>>>

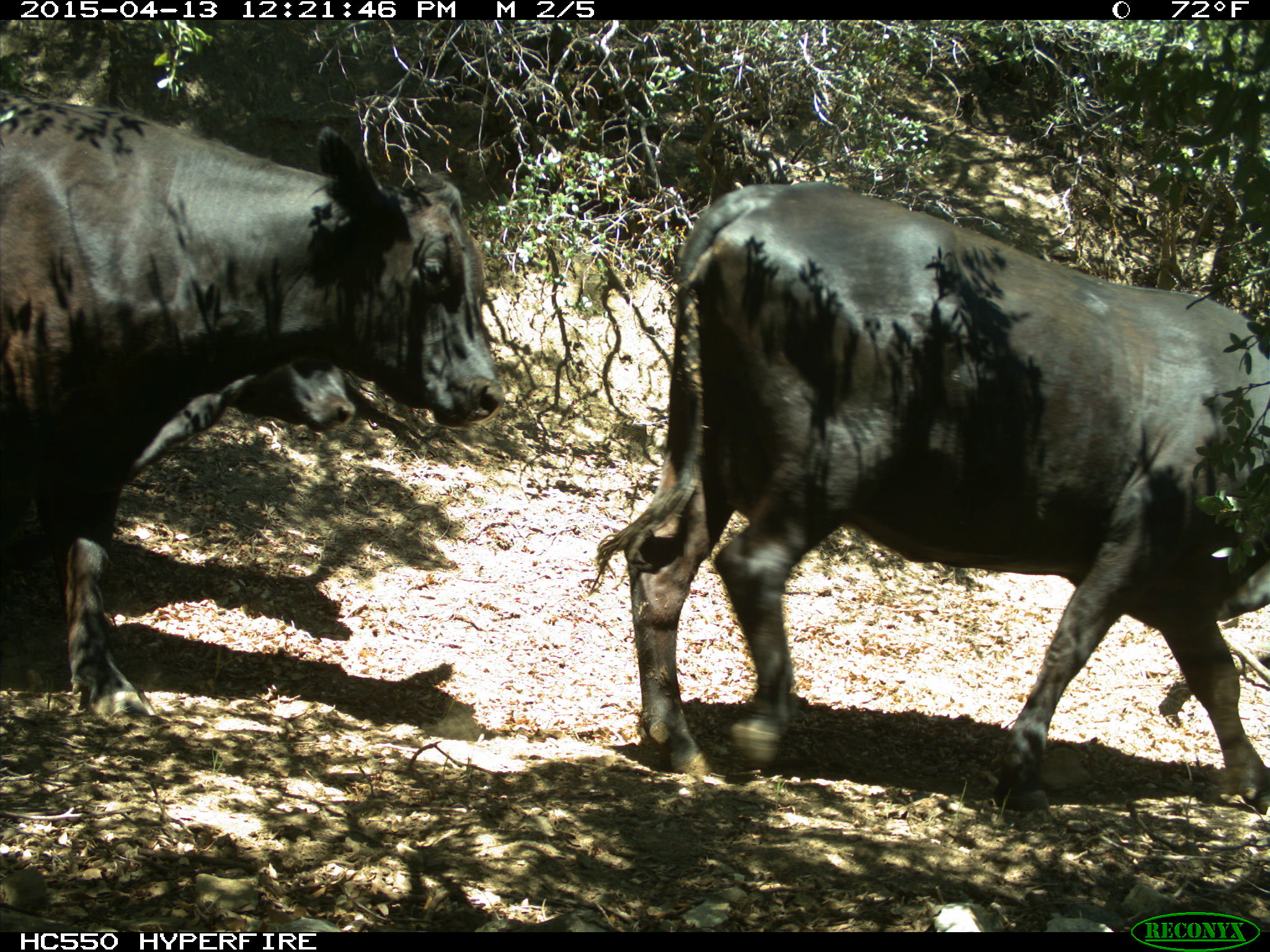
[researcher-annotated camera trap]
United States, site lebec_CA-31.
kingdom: Animalia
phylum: Chordata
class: Mammalia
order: Artiodactyla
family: Bovidae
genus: Bos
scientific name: Bos taurus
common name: domestic cow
Bos taurus (domestic cow).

<<<

TASK GOAL
The expected answer is an exact copy of the lines beginning at the one with "class: Mammalia" and running to the end of the entries above.

ANSWER TO THE EXERCISE
class: Mammalia
order: Artiodactyla
family: Bovidae
genus: Bos
scientific name: Bos taurus
common name: domestic cow
Bos taurus (domestic cow).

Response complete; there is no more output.